EXTRAIT DU TEXTE:
-------------------------
Braconnage : les tigres de l'Amour sont désormais chassés de nuit
Alors que les tigres de l’Amour ne sont plus que quelques centaines au Primorié, une expédition inédite dévoile le mode opératoire des braconniers russes qui déciment leurs populations pour envoyer leurs os et leurs organes en Chine.
Les tigres de l’Amour (ou tigres de Sibérie) vivent principalement dans l’Extrême-Orient russe. Le déboisement des routes forestières permet aux braconniers de trouver et de tuer plus facilement des félins protégés dont les membres sont prisés par la médecine traditionnelle chinoise.
À en croire les chasseurs, le tigre était déjà mort quand ils sont tombés dessus ; un amas de fourrure ocre sur l’écrin enneigé des immensités du Primorié, à huit fuseaux horaires de Moscou, dans l’Extrême-Orient russe.
Les sept hommes ont posé devant la carcasse imposante de ce tigre de l’Amour, bras jeté nonchalamment sur l’épaule du voisin, fusil soviétique suspendu à la nuque. La chaleur du corps de l’animal avait déjà commencé à faire fondre la neige.
Quatre d’entre eux sourient en inspectant le cliché. Mais quand Allison Skidmore, spécialiste des crimes liés à la faune et exploratrice National Geographic, se penche au-dessus d’eux et leur demande l’autorisation de prendre une photo de leur image-trophée, ils objectent. En Russie, la chasse au tigre est interdite depuis 75 ans. Ils ne veulent pas qu’on pense qu’ils ont commis un crime.
Mais alors, comment expliquer cette carcasse criblée de balles ?
« Le braconnage varie en fonction de la probabilité de tomber sur un tigre dans la nature », affirme Roman Kozhichev, ranger officiant dans le nord du Primorié. Mais selon Allison Skidmore, loin d’être accidentels, ces « escarmouches » sont souvent le fait de chasseurs venus expressément braconner un tigre.
Les tigres de l’Amour (ou tigres de Sibérie) sont les seuls à vivre sous ces latitudes septentrionales. Ils peuvent peser près de 275 kilogrammes et mesurer jusqu’à 3 mètres de long du nez à la queue. Cela en fait sans aucun doute la plus grande des six sous-espèces de tigres encore en vie. D’après certains spécialistes, le tigre du Bengale ferait à peu près la même taille.
-------------------------
DONNÉES FOURNIES:

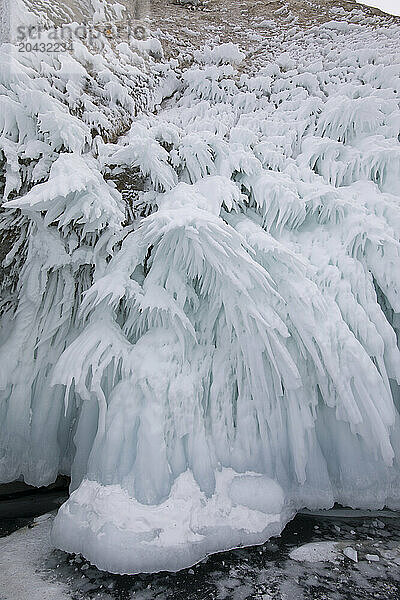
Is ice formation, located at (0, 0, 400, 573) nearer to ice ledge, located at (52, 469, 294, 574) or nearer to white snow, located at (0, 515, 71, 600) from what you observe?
ice ledge, located at (52, 469, 294, 574)

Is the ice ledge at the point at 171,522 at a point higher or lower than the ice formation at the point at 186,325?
lower

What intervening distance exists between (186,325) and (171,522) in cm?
181

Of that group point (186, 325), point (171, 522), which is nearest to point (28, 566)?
point (171, 522)

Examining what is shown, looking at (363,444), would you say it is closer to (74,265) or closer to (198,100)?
(74,265)

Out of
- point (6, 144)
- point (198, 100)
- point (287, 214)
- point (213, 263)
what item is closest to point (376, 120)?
point (287, 214)

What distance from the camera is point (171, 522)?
3771 mm

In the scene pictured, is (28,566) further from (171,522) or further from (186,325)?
(186,325)

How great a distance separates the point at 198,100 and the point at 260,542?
6.14m

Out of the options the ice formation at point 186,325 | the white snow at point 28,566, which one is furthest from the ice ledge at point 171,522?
the white snow at point 28,566

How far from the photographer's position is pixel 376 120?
5.76 meters

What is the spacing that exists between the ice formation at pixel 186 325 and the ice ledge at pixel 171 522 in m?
0.01

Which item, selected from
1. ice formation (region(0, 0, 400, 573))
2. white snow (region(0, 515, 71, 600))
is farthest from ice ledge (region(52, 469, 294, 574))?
white snow (region(0, 515, 71, 600))

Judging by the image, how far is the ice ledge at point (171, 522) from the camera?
3.62m

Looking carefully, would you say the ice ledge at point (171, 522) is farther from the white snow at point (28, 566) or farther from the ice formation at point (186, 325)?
the white snow at point (28, 566)
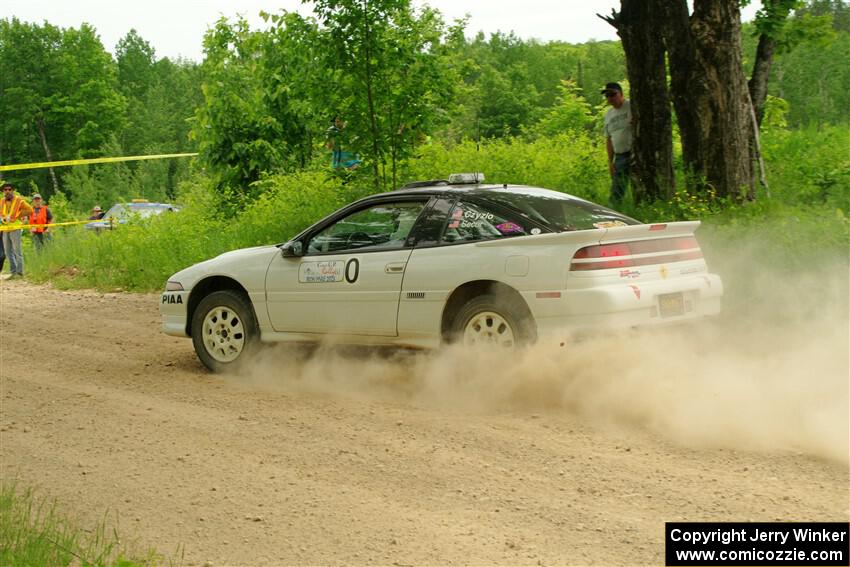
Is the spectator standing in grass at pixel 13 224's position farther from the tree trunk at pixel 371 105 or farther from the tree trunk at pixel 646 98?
the tree trunk at pixel 646 98

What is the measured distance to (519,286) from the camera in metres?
7.21

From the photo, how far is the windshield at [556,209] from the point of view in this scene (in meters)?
7.71

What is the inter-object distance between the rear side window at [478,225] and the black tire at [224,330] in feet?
7.13

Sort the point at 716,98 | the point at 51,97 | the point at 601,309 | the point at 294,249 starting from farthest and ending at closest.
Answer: the point at 51,97, the point at 716,98, the point at 294,249, the point at 601,309

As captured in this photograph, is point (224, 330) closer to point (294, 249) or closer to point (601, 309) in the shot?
point (294, 249)

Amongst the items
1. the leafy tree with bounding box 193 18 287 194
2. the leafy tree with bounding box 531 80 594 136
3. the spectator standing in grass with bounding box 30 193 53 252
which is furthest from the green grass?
the leafy tree with bounding box 531 80 594 136

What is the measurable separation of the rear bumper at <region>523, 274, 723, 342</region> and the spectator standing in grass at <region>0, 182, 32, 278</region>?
15.7 meters

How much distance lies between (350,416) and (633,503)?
A: 2729 millimetres

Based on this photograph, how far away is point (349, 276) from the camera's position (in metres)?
8.29

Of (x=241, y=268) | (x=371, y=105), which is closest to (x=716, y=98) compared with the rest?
(x=371, y=105)

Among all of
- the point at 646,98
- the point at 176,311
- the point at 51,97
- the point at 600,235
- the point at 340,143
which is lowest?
the point at 176,311

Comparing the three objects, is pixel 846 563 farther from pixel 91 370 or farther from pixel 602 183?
pixel 602 183

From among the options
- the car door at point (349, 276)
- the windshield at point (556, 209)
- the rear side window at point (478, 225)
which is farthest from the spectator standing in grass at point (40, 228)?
the windshield at point (556, 209)

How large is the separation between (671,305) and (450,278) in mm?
1684
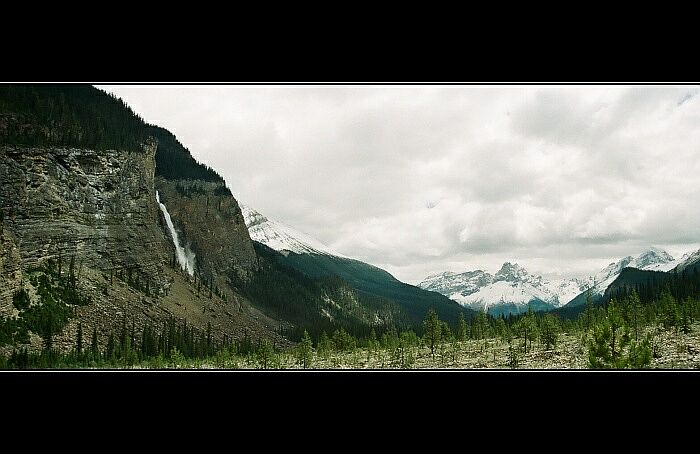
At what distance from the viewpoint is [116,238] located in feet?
136

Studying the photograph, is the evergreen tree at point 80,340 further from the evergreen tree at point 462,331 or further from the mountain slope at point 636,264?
the mountain slope at point 636,264

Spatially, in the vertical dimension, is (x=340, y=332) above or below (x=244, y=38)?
below

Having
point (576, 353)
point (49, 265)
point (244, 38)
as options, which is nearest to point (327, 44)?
point (244, 38)

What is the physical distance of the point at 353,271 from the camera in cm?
7825

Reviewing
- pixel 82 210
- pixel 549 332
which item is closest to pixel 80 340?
pixel 82 210

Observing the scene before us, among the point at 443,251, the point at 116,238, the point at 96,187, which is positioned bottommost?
the point at 443,251

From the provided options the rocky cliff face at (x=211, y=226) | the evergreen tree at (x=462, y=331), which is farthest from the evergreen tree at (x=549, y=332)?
the rocky cliff face at (x=211, y=226)

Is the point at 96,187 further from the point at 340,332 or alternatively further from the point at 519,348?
the point at 519,348

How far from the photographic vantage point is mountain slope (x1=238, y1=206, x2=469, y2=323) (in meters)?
58.2

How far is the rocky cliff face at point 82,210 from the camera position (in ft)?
109

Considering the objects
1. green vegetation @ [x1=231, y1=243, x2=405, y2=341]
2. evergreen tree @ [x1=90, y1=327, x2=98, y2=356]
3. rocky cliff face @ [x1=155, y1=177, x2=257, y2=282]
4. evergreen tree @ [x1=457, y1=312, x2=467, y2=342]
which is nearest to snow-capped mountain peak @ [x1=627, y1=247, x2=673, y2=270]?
evergreen tree @ [x1=457, y1=312, x2=467, y2=342]

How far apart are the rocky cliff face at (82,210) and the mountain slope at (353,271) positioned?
31.5ft

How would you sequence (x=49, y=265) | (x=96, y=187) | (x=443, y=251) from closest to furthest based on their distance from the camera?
(x=443, y=251)
(x=49, y=265)
(x=96, y=187)

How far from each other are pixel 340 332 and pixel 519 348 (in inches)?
795
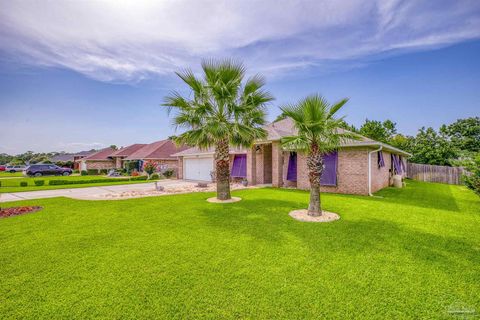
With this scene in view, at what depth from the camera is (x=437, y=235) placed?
571 cm

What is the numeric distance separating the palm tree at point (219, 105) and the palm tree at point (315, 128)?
114 inches

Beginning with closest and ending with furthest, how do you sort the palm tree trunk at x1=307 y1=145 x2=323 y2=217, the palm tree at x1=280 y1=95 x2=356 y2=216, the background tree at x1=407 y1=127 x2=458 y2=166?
the palm tree at x1=280 y1=95 x2=356 y2=216, the palm tree trunk at x1=307 y1=145 x2=323 y2=217, the background tree at x1=407 y1=127 x2=458 y2=166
-------------------------
TÂCHES À EFFECTUER:
**1.** Répondez aux questions suivantes à partir de l'article sur le braconnage des tigres de l'Amour :
(a) Depuis combien d'années la chasse au tigre est-elle interdite en Russie ?
(b) Combien d'hommes ont posé devant la carcasse du tigre ?
(c) Quelle longueur maximale, du nez à la queue, un tigre de l'Amour peut-il atteindre ?
**2.** Poursuivez l'article sur le braconnage des tigres de l'Amour en reprenant après sa dernière phrase.

RÉPONSES CI-DESSOUS:
**1.**
(a) Depuis 75 ans.
(b) Sept hommes.
(c) Jusqu'à 3 mètres.

**2.**
Il y a un siècle, il était quasiment impossible d’apercevoir un tigre de l’Amour : la chasse avait réduit leur population à 30 individus. Les efforts de sauvegarde réalisés ces dernières décennies leur ont permis de reprendre du poil de la bête. En Russie, on en compte désormais 600, et les deux tiers vivent au Primorié.
Cela ne dissipe pas pour autant les inquiétudes d’Allison Skidmore. Ces derniers temps, la traque et l’assassinat de ces tigres est facilitée par l’accélération de la déforestation illégale et du rétrécissement de leur habitat.
« Un réseau routier en expansion constante multiplie les occasions de braconnage et leur simplicité », fait-elle remarquer dans son travail. Selon des estimations qu’elle a fait paraître en juin 2021 dans la revue Crime Science, les chasseurs ont désormais accès à environ 52 % de la taïga du Primorié, la forêt boréale où vivent ces tigres. Pour enquêter sur le statut des tigres de l’Amour en Russie, Allison Skidmore a effectué deux voyages au Primorié, en 2019 et 2020, et y a passé cinq mois au total. Elle a pu s’y entretenir avec plus d’une centaine de chasseurs ainsi qu’avec douze acheteurs de membres de tigre. Ces entretiens ont pris la forme de brefs dialogues de 30 minutes mais aussi de « conversations informelles s’étirant sur plusieurs jours » en allant pêcher, chasser, boire ou en parcourant des albums photo. Les braconniers lui ont volontiers présenté d’autres braconniers, et même des acheteurs de tigres démembrés.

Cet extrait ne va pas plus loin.